No, but it does mean that at an individual level the difference is not consequential.
a16z and Sequoia might be able to pick the winners at a higher rate than other investors, but that advantage only bears itself out with a large N of companies.
At the individual case, with a single individual looking for a single job in a single company, the difference between being to pick winners 5% better than the baseline is not consequential, since the expected outcome is still "not a winner".
Some people may be able to pick winners better than others - but the effect is not strong enough to be useful in the micro scale because the odds of success are still very, very low.
There is something not right about this argument. Do you really say to yourself: “Here are two companies A & B with the same valuation. I think A has the best chance of success based on its technology, but I don’t care which one I join since they have the same chance of success.”
For the engineer, they may be able to choose wisely between company A and B. But if company A has a 1% chance of getting rich and company B has a 5% chance, it's still only a 5% chance. So any skill in choosing a winner is diminished by the fact that winning is still unlikely.
VC's however, can place many bets and come out winning if they play enough.
Because this is all high variance, a large sample size favors those with skill. Small sample size favors luck.
Because an engineer will work at many startups over his career these seemingly small differences add up. Let assume the chance of not hitting the jackpot is 99% at companies like A and 95% at companies like B. After working at 10 companies you would have a 10% of hitting the jackpot following the company A path and 40% if you go down the company B path. This is pretty significant.
I think a 5% chance of winning is unrealistic for your math, at least without considering payout. Tie the results to the payout and the expected value should show that working at a start up with the idea of making money via equity is foolish compared to Big Co. Let's take that 1% one and say you get $500k if it works out in an IPO. And let's say you take a salary below market of $30k. It will take the start up 7 to 10 years to IPO. You gave up maybe $300k for the chance at $500k. Or the 5% case where the company exits early and everyone gets $100k. Maybe that takes 3 years. You gave up perhaps $90k for a chance at $100k. You can play start up lottery several times in your career, but equity, unless you are getting a very significant portion, should not be a large factor in choosing the start up you work for. Base salary, the environment, culture, learning opportunities, and the ability to make a difference in an organization are reasons to choose a start up. Just not equity. And that's ok :)
Sure, but the odds aren't 10% or 40%, they're more on the order of 1% to 3%. If you can pick winners at a 40% rate, you're doing orders of magnitude better than even the top VCs in the industry, and your talent is worth billions.
Realistically nobody plays at those odds, the actual odds being played are much, much lower.
Which also means that, even through a long career, you're not taking on enough jobs to get a reasonable shot at a win - 10 jobs with a 2% chance of winning each aren't good odds - you have a 18% chance of scoring a win.

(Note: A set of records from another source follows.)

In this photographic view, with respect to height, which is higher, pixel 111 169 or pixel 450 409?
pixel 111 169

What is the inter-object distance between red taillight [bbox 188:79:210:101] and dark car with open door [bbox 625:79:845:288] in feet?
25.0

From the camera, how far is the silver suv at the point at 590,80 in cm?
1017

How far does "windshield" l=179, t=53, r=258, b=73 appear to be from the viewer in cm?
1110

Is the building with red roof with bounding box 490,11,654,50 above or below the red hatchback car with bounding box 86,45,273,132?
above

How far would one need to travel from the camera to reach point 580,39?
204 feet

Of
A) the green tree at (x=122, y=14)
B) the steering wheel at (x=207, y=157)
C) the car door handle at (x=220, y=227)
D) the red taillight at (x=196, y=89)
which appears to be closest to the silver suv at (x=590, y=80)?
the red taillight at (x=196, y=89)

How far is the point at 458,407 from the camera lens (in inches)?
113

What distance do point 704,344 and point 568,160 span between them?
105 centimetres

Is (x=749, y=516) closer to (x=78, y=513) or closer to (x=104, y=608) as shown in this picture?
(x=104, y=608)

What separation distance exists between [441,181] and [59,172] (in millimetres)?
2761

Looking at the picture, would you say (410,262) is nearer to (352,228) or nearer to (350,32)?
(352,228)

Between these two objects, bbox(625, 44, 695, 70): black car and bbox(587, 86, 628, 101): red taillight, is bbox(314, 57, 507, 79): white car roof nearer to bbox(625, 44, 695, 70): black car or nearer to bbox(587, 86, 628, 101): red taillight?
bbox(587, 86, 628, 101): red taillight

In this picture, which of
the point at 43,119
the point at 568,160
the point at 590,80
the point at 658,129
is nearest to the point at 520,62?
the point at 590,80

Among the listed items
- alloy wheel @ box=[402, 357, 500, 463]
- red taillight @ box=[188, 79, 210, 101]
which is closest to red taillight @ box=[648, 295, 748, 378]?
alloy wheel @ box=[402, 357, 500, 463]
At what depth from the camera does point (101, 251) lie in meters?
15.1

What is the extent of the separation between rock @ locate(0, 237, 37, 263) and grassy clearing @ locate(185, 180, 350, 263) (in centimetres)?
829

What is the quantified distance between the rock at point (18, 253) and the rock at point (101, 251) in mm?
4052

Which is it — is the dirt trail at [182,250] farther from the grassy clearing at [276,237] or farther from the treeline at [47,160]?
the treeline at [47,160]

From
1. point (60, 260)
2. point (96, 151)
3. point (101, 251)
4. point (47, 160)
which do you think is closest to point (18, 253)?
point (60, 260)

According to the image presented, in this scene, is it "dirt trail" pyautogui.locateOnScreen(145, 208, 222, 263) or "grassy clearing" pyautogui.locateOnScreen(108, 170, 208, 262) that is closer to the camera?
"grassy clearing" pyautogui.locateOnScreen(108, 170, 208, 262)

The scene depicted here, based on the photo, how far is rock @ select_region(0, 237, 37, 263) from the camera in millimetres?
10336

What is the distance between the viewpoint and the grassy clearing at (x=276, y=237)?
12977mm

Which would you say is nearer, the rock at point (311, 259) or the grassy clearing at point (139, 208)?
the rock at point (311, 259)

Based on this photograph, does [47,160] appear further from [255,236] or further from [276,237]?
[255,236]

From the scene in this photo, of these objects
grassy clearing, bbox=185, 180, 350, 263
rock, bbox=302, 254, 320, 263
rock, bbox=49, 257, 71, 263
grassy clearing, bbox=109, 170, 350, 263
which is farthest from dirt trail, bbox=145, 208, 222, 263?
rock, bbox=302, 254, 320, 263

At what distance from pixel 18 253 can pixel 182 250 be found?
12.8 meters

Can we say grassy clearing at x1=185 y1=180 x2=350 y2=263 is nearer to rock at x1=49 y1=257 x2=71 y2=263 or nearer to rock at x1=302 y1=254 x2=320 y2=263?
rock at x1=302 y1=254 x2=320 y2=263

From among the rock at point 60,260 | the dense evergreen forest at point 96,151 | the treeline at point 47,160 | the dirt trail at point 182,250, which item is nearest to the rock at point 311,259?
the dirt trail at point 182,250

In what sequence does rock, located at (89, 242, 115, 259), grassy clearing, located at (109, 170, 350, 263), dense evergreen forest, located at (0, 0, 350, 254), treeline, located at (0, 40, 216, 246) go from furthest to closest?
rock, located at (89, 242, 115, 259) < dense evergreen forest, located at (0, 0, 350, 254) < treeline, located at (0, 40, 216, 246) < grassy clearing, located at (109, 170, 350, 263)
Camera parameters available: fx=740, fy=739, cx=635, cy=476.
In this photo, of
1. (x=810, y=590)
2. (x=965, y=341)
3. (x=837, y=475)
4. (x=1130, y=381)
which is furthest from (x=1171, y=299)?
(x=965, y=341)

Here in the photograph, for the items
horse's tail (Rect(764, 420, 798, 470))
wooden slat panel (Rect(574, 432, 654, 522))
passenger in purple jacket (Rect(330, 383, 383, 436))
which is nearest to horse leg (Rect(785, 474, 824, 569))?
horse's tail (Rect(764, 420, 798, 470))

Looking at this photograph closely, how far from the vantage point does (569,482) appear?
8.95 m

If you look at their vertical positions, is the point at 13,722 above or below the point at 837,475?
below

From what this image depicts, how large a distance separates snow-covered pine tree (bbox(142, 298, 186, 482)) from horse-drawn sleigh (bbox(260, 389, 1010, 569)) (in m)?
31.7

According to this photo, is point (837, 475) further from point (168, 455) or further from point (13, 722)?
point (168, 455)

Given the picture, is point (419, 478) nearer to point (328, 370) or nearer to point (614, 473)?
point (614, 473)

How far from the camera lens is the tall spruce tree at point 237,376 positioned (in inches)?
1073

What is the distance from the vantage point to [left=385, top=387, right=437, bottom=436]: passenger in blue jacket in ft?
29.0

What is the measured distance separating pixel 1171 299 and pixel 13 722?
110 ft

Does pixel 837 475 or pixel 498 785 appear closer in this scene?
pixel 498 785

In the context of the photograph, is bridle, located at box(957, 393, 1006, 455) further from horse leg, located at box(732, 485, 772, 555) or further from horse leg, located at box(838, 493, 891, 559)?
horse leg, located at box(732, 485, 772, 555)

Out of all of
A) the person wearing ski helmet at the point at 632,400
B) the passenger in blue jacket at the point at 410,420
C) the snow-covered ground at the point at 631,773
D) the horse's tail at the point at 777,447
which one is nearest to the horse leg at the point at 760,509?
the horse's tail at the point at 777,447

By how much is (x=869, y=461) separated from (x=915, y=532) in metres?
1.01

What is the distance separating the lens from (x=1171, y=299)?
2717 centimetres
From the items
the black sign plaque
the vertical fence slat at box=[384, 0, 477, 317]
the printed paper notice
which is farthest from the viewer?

All the while you're giving up a lot of money to do so - BigCo's will pay you easily $100-200k more per year. So even if you switch jobs yearly, 10 jobs = 10 years = $1-2M on the table to play for 18% odds.
Which is also why investors who are able to choose well win - YC for example invests in over 200 companies a year. Unless you're switching jobs every week you're not going to be able to raise N high enough to make a difference - at YC's scale a 2% chance of winning for each company means there's a 98% chance at least one company wins.
The entire idea here is that nobody has predictive power high enough to the degree of 10% vs. 40%. Realistically when choosing between two competing startups you're choosing success odds in the low single digits.
Not to mention the rash of articles in the past week about the low payouts you're likely to get even if the company succeeds. Engineers don't walk away from modern startups with 7-figure payouts, low 6-figures is more likely. So realistically even if you are able to pick companies at a 40% accuracy (again, astronomically higher than reality) your expected payout is lower than the $1-2M you're leaving on the table in order to play.